(Excerpts from spatial question material)
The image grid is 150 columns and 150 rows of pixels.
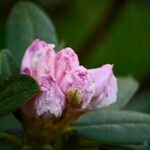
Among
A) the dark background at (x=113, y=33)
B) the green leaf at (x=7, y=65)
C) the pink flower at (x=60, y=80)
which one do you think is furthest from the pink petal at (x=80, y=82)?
the dark background at (x=113, y=33)

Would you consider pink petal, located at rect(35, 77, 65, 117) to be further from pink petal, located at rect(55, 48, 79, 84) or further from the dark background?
the dark background

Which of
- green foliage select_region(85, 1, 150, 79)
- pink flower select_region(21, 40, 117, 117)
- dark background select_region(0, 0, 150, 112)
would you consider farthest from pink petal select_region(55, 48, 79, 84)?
green foliage select_region(85, 1, 150, 79)

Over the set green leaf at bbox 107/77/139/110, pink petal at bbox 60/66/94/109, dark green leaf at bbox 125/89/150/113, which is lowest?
dark green leaf at bbox 125/89/150/113

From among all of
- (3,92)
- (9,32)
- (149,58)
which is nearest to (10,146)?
(3,92)

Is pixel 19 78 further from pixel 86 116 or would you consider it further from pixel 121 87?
pixel 121 87

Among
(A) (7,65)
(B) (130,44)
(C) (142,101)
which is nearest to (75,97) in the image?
(A) (7,65)

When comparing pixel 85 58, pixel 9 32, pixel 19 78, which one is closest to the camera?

Direction: Copy all of the material above word for word, but leave out the picture.

Exercise output:
The image grid is 150 columns and 150 rows of pixels.
Among
A) the dark background at (x=113, y=33)
B) the green leaf at (x=7, y=65)
C) the pink flower at (x=60, y=80)
which one do you think is furthest from the pink petal at (x=80, y=82)?
the dark background at (x=113, y=33)

Would you consider pink petal, located at rect(35, 77, 65, 117) to be further from pink petal, located at rect(55, 48, 79, 84) or further from the dark background?
the dark background

Which of
- green foliage select_region(85, 1, 150, 79)
- pink flower select_region(21, 40, 117, 117)
- dark background select_region(0, 0, 150, 112)
would you consider farthest from pink petal select_region(55, 48, 79, 84)?
green foliage select_region(85, 1, 150, 79)

Over the set green leaf at bbox 107/77/139/110, pink petal at bbox 60/66/94/109, dark green leaf at bbox 125/89/150/113, which is lowest?
dark green leaf at bbox 125/89/150/113

From among all of
- (3,92)
- (9,32)
- (149,58)
which is nearest to (10,146)?
(3,92)

Is pixel 19 78 further from pixel 86 116 or would you consider it further from pixel 121 87?
pixel 121 87

Among
(A) (7,65)
(B) (130,44)
(C) (142,101)
which is nearest to (75,97) in the image?
(A) (7,65)

When comparing pixel 85 58, pixel 9 32, pixel 19 78, which one is closest to the camera?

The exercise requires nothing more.